## Data lines

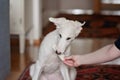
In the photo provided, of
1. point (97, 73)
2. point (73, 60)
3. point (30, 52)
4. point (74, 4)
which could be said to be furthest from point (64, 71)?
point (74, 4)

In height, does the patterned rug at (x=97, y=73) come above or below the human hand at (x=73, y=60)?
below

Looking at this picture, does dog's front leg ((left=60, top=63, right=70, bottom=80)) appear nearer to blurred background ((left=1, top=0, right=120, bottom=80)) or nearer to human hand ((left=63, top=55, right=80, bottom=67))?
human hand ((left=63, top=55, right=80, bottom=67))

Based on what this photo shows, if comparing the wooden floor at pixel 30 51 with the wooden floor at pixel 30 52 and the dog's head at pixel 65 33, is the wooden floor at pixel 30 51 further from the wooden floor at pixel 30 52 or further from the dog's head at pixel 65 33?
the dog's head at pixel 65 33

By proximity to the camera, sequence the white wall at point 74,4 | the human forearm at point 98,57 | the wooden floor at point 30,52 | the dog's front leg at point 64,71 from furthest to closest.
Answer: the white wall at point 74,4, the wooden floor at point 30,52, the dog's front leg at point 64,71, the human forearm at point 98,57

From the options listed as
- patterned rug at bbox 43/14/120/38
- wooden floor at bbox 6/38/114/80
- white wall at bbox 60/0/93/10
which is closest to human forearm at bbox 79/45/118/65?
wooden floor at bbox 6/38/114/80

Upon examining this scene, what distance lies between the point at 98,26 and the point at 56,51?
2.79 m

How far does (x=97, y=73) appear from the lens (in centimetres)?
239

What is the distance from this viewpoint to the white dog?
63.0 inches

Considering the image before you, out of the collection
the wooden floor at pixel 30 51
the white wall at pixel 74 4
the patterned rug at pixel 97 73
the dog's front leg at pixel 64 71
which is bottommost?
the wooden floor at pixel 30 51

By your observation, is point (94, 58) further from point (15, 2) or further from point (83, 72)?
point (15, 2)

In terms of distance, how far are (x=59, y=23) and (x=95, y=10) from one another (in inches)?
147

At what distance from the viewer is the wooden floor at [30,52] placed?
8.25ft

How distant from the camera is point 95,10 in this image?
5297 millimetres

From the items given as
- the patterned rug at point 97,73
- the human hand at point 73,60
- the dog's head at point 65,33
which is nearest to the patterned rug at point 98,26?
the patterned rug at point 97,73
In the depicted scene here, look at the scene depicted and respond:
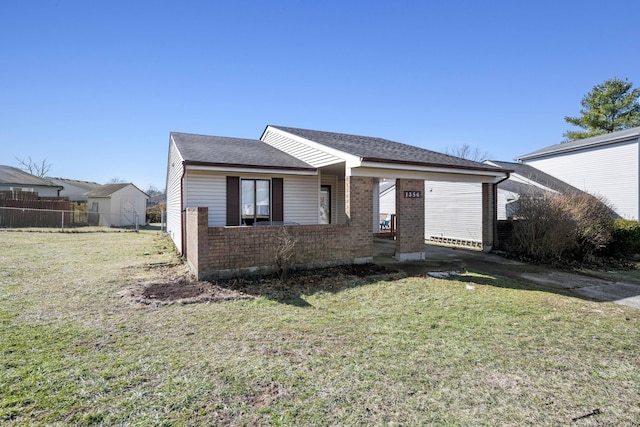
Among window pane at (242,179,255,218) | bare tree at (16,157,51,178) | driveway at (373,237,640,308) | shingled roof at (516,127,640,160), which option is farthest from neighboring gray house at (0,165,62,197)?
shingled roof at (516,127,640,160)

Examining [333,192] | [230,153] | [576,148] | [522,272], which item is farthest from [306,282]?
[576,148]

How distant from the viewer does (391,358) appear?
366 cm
...
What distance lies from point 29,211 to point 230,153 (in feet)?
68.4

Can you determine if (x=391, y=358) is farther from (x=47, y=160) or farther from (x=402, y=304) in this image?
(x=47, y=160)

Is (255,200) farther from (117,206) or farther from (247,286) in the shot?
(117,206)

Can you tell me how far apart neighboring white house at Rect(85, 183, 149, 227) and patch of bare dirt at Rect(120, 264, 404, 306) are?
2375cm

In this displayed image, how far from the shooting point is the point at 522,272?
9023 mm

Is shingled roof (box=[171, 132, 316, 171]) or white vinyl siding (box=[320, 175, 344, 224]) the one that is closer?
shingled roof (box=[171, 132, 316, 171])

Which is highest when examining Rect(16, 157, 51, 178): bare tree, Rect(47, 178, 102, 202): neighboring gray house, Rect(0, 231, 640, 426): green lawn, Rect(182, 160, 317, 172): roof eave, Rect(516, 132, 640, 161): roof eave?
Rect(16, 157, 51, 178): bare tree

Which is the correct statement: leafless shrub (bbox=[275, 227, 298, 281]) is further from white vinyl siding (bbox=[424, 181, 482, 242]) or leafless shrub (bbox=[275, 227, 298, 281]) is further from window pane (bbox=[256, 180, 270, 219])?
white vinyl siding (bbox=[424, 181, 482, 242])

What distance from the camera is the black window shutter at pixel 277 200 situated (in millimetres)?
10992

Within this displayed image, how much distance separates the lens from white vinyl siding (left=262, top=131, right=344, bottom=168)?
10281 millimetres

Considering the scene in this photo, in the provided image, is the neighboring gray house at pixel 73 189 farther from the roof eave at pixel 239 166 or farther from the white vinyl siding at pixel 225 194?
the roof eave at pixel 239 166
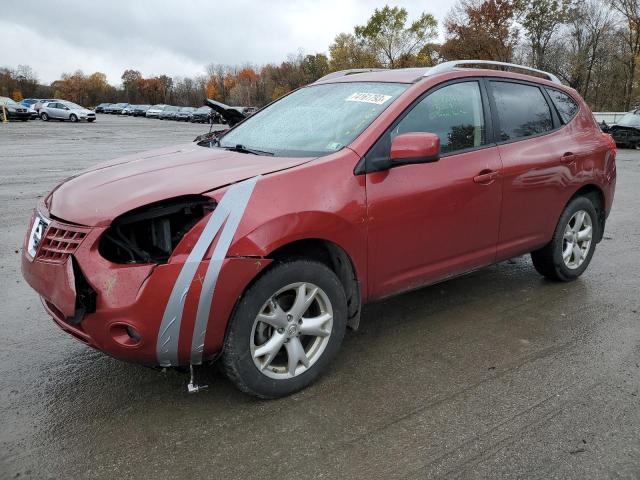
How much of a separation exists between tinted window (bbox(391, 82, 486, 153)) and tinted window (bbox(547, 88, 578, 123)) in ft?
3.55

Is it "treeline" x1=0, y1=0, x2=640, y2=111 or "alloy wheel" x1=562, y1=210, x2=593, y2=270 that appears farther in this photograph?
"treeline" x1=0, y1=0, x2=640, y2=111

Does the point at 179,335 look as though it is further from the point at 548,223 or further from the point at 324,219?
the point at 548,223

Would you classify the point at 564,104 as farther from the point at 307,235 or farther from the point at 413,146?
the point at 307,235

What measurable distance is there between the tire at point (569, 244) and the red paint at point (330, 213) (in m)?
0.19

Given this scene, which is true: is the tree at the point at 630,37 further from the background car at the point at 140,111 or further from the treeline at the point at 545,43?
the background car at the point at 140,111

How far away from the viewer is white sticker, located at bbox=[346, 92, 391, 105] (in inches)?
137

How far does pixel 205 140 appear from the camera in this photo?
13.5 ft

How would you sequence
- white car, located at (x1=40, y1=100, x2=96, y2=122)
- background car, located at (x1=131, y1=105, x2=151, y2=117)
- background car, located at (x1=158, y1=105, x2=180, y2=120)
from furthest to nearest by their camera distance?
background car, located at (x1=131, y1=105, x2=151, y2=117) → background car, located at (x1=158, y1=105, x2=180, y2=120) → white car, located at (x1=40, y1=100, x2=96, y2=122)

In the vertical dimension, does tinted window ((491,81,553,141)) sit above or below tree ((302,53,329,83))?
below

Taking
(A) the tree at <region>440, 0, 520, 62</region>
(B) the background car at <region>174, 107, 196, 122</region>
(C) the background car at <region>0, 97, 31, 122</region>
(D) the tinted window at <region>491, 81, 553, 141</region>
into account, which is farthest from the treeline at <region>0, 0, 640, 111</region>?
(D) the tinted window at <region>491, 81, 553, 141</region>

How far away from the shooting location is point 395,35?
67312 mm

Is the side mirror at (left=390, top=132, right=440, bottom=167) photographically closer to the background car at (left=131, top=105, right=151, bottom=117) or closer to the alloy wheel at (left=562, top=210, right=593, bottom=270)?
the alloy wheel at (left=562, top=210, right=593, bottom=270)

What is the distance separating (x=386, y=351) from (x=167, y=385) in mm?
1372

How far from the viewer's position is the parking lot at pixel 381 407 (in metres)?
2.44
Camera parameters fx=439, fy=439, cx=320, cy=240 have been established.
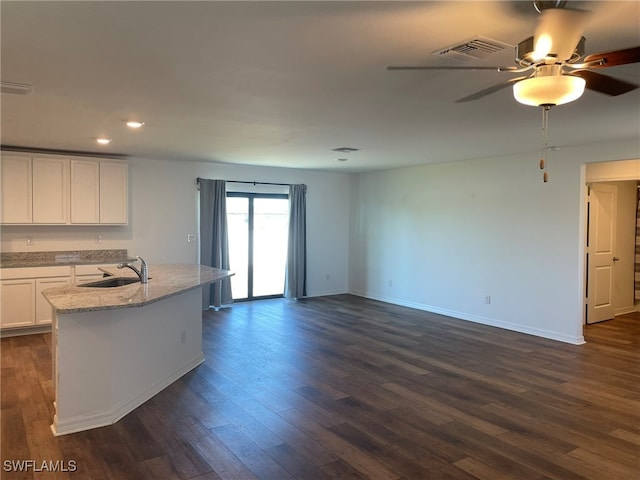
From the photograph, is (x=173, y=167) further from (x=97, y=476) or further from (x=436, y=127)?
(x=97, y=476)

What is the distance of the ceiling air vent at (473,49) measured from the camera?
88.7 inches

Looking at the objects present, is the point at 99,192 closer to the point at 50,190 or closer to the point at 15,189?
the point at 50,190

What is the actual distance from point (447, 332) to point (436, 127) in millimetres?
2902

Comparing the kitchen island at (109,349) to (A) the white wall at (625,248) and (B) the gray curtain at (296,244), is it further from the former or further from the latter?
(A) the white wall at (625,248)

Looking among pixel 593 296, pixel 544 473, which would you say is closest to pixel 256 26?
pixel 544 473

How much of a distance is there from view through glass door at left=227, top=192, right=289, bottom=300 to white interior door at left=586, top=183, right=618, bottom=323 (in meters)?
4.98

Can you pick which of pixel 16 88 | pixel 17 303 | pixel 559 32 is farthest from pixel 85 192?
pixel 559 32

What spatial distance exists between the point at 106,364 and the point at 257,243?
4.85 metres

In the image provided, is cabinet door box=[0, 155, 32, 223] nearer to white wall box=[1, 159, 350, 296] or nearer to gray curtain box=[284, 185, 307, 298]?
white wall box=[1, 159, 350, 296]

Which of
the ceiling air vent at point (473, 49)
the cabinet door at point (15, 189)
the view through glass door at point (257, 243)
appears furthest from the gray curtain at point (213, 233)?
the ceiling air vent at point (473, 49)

## Task prompt
Copy out each line of the material above that contains the string "hand". Matching is case-sensitive.

## The response
In height, does the patterned rug at (x=97, y=73) come above or below the human hand at (x=73, y=60)?
Looking at this picture, does dog's front leg ((left=60, top=63, right=70, bottom=80)) appear nearer to blurred background ((left=1, top=0, right=120, bottom=80)) or nearer to human hand ((left=63, top=55, right=80, bottom=67))?
human hand ((left=63, top=55, right=80, bottom=67))
- the human hand at point 73,60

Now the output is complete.